Ma sapete chi fu incolpata? Io.

“Perché non me l’hai detto subito?” urlava mia madre. “Gliel’ho ripetuto mille volte—niente ragazzi in casa! E se fosse rimasta incinta, te ne saresti occupata tu?”

Provai a spiegarle che aveva diciotto anni, che non ero sua madre né la sua babysitter. Ma lei continuò a gridare. A un certo punto, ci cacciò fuori di casa, senza spiegazioni. Urlando:

“Avete rotto! Avete finito i lavori? Bravi. Adesso andatevene!”

Mio padre stava in un angolo, muto, e poi fu la sua volta:

“Se almeno tu sapessi fare qualcosa, non avrei avuto bisogno di tuo genero!”

Fine. Ce ne andammo. Marco non disse una parola. Io piansi.

Mia madre chiamò dopo, chiedendoci di tornare. Non risposi. E da allora, non ho più risposto. Sono già quattro anni.

Tornammo in affitto, risparmiammo ogni centesimo, e alla fine—abbiamo la nostra casa.

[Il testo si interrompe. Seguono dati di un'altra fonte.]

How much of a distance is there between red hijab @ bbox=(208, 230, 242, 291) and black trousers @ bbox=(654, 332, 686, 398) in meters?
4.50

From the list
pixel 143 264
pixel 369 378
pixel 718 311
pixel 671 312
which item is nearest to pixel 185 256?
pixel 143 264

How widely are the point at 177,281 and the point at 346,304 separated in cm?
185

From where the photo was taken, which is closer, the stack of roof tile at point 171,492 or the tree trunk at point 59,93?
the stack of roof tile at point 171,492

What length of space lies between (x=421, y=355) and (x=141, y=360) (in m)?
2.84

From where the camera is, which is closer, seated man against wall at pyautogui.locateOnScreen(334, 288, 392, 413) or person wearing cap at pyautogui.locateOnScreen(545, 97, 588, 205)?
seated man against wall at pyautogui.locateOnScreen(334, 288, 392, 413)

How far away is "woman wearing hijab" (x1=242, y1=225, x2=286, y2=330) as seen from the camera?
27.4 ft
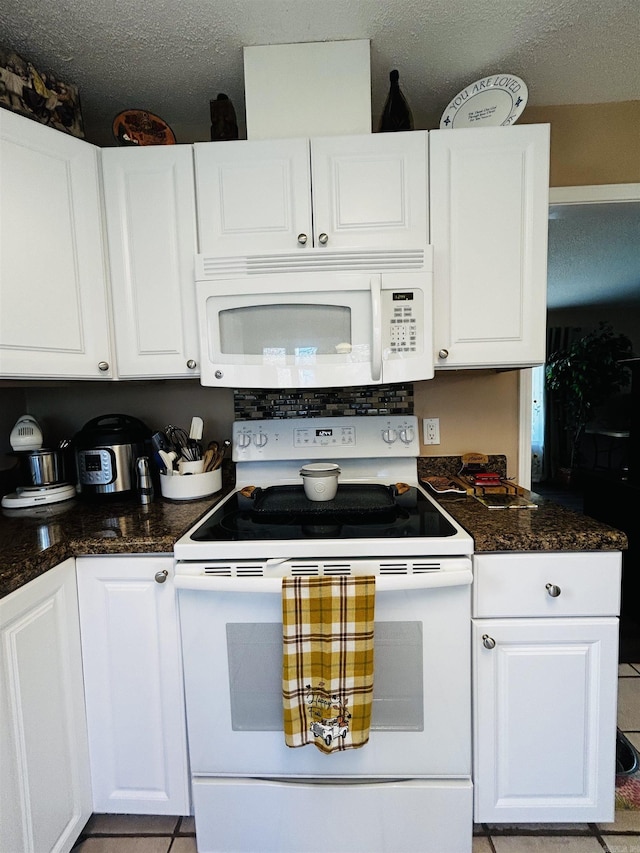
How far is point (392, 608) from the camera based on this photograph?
1104 millimetres

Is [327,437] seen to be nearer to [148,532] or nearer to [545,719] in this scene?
[148,532]

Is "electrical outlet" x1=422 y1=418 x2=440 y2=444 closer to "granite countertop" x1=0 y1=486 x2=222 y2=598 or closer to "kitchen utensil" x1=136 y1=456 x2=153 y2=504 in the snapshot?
"granite countertop" x1=0 y1=486 x2=222 y2=598

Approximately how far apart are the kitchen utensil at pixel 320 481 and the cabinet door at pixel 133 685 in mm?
506

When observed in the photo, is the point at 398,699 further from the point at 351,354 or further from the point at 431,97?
the point at 431,97

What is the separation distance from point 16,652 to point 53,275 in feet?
3.52

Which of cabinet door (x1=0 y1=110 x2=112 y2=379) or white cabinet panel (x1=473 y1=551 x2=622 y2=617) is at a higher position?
cabinet door (x1=0 y1=110 x2=112 y2=379)

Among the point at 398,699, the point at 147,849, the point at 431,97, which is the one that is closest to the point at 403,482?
the point at 398,699

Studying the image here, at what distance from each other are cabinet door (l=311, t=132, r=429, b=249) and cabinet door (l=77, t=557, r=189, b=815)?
1.18 metres

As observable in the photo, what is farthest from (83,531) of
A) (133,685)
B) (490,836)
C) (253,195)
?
(490,836)

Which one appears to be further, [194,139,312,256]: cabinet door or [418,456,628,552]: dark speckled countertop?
[194,139,312,256]: cabinet door

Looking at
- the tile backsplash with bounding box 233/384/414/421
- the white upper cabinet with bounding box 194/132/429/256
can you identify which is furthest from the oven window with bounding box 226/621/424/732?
the white upper cabinet with bounding box 194/132/429/256

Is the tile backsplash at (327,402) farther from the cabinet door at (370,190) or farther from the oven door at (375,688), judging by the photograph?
the oven door at (375,688)

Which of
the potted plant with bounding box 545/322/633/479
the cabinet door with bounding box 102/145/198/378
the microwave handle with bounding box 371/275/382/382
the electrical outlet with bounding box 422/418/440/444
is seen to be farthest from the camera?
the potted plant with bounding box 545/322/633/479

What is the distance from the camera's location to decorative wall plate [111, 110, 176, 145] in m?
1.42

Piccola, con un mutuo, ma è nostra. A dicembre firmeremo i documenti.

Carlotta si è sposata con quel ragazzo. Sì, proprio quello “losco”. Ora vivono dai miei genitori. Marco ride: “Vedi che alla fine la ristrutturazione è servita a qualcosa”. Non deve più mettere neanche un chiodo in quella casa. Nessuno li caccia, mia madre li tratta come principi.

A volte mi viene da piangere dalla rabbia. Abbiamo dato tutto—tempo, energie, nervi—e alla fine ci hanno buttati fuori. Perché abbiamo detto la verità. Perché non eravamo più “comodi”. E adesso che ha un vero problema in casa, tace.

Ma pazienza. Che vivano così. Noi non torneremo mai. E se succederà qualcosa—un furto, un inganno, un litigio—non ci muoveremo. Abbiamo già fatto tutto quello che potevamo.

Ora ho la mia vita. Senza i rimproveri di mia madre, senza lacrime, senza urla. E sai una cosa? Sto meglio così.